Original Title: "Madame à minuit (Noël)"
Text: Luc Bérimont
Music: Orchestre Jacques Mallebay
Year: 1962 (Léo Ferré's), 1982 (Bertin's)
Madam, at midnight, do you think we are still up ?Marc Ogeret's version:
Madam, at midnight, do you think we are laughing ?
The wind of winter shouts in my ears
Land of Christmas, so white and alike
So poor, so old and so hard as well.
At the end of the night, the farms are dozing.
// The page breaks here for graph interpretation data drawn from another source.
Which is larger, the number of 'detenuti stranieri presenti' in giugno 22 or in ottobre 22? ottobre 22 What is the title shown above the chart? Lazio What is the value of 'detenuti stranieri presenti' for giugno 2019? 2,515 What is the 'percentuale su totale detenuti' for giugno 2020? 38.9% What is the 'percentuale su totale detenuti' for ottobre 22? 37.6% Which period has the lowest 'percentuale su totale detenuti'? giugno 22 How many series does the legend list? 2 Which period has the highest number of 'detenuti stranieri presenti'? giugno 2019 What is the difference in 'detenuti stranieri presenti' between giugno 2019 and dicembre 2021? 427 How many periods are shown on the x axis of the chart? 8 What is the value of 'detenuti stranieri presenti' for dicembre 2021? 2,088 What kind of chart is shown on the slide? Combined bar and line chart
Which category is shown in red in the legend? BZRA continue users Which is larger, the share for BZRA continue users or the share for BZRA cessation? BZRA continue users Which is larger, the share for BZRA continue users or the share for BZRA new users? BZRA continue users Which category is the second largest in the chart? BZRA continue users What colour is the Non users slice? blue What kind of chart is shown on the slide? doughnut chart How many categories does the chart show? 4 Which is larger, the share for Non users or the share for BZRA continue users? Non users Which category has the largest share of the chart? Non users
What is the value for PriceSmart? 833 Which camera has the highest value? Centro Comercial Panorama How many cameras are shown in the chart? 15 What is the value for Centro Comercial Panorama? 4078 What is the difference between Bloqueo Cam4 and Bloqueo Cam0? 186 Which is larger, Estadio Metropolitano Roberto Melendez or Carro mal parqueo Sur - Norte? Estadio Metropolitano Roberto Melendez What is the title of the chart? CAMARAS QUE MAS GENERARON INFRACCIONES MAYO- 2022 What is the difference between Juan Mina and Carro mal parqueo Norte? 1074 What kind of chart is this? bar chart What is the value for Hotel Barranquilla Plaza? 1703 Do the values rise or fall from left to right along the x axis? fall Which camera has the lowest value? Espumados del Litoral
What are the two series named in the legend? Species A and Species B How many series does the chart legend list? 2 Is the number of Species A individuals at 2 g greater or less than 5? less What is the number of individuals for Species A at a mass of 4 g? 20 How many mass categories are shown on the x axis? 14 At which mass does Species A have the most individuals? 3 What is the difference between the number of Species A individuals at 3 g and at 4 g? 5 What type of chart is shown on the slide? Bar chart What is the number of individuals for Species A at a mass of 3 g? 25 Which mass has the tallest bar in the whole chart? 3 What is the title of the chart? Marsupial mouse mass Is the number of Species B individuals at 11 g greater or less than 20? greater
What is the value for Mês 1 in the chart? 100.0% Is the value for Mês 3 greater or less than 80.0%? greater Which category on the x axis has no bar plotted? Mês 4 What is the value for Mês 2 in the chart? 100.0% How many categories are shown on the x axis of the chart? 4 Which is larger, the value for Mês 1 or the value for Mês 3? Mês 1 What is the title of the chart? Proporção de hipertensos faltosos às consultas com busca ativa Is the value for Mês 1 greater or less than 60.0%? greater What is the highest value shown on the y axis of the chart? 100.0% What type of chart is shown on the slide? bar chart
Padlocks drawed on the wine's flower
But the fire's flower ferments there and keeps watch
Like the sun at the hollow of the mills
Like the sun at the hollow of the mills
At the frozen streams, the stone is ready to split
In cold weather, there are no mad people anymore
The hour of midnight, that hour when we sing
will sting my heart way better than holly
will sting my heart way better than holly
I had countless loves and friends
Plaited laughs at the summer's sky
Then, here I'm alone, poking shadows
The winter's cartage took everything away
The winter's cartage took everything away
Why this Christmas, why those lights
Nothing else came but tears
I shan't bite in the bitter orange again
And the memory of you tears my heart
And the memory of you tears my heart
Madam, at midnight, do you think we are still up ?
Madam, at midnight, do you think we are laughing ?
The wind of winter shouts in my ears
Christmas land, so white and alike
So poor, so old and so hard as well.